▸ **Problema planteado A**:
De la columna sobre los días secos en pleno invierno, devuelve sin cambios el fragmento que se abre con las palabras que contienen "Entre los incontables" y se cierra con "viene en gana.".
▸ **Problema planteado B**:
Según el texto extraído, ¿en qué periódico se publicó la columna?
▸ **Problema planteado C**:
Redacta la continuación de la columna sobre los días cálidos que irrumpen en el invierno, a partir de su última oración.

▸ **Texto extraído**:
===
(Columna publicada en el periódico GENTE, del grupo El Colombiano, el 12 de agosto)
Entre los incontables
días invernales que usurpan la época de verano que debería reinar, aparecen
jornadas secas que sorprenden a todos. Se diría que uno que otro logra fugarse de
ese verano refundido en alguna parte o que la Naturaleza los envía con la
misión de mostrar que no sigue libretos y aún hace lo que le viene en gana.
Y, claro, esos
atravesados días cálidos pillan a una multitud equivocada en su vestuario. Ahogada
en chaquetas de cuero, buzos de lana, capas impermeables… Sudorosa como mulas
del Cauca. Y encartada con paraguas cerrados en la mano o salidos por una
esquina del bolso, como si portara utilería para un teatro del absurdo.
Sin embargo,
en esa muchedumbre sofocada surgen contadas personas, inexplicable y sospechosamente
atinadas, vestidas con pantalones cortos, camisetas vaporosas, sin mangas,
calzando tenis o sandalias... Humillan con su frescura a sus semejantes. No me
digan que es casualidad. ¡Por favor! ¡Respétenme!
===
▸ **Extractos de datos**:
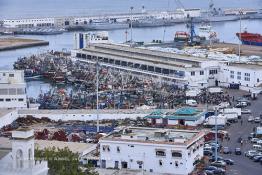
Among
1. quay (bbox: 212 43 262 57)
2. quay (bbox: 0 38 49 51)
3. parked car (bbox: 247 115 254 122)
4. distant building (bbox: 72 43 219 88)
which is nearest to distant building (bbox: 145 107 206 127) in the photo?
parked car (bbox: 247 115 254 122)

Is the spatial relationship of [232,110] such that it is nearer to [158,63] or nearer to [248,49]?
[158,63]

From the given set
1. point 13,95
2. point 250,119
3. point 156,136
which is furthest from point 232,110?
point 13,95

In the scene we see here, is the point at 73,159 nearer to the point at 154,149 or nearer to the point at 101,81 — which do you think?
the point at 154,149

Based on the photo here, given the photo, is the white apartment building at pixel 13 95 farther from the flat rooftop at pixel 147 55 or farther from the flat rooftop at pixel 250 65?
the flat rooftop at pixel 250 65

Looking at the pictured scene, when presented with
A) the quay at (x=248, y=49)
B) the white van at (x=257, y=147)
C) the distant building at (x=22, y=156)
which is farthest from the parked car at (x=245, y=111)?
the quay at (x=248, y=49)

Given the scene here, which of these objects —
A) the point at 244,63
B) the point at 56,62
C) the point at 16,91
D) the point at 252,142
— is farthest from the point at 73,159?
the point at 56,62

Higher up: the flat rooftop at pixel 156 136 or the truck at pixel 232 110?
the flat rooftop at pixel 156 136

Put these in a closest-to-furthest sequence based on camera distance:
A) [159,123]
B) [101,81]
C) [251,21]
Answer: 1. [159,123]
2. [101,81]
3. [251,21]
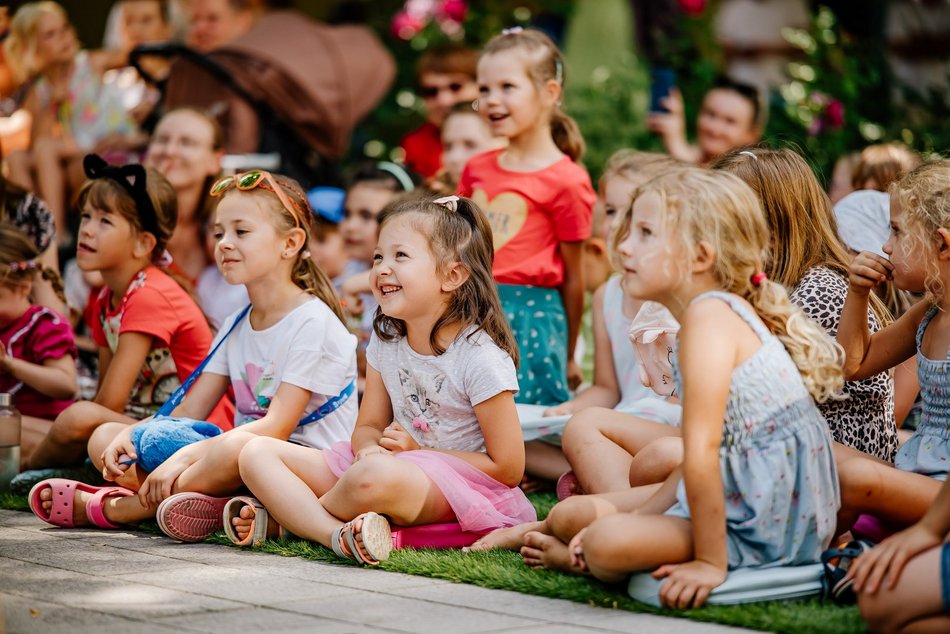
===
▸ **Respuesta del ejercicio A**:
Entre los incontables
días invernales que usurpan la época de verano que debería reinar, aparecen
jornadas secas que sorprenden a todos. Se diría que uno que otro logra fugarse de
ese verano refundido en alguna parte o que la Naturaleza los envía con la
misión de mostrar que no sigue libretos y aún hace lo que le viene en gana.

▸ **Respuesta del ejercicio B**:
En el periódico GENTE, del grupo El Colombiano.

▸ **Respuesta del ejercicio C**:
Apuesto que
son brujos, adivinos o zahoríes. Cuentan con un elemental o, al menos, una
mariposa infiltrada que les pasa información clasificada y oportuna. No me vengan
con que se basan en cabañuelas y, menos, en aplicaciones informáticas sobre el
clima, porque tales cosas no funcionan en nuestro medio. Estas acaso sirvan en
Madagascar o Nueva Zelanda. Sé que allá, jefes de personal programan trabajos del
día siguiente, a la intemperie, con base en esos anuncios. Pero aquí…
Como sea, protesto:
¡no es justo que hasta en esos asuntos, los de la Naturaleza, se muevan
influencias!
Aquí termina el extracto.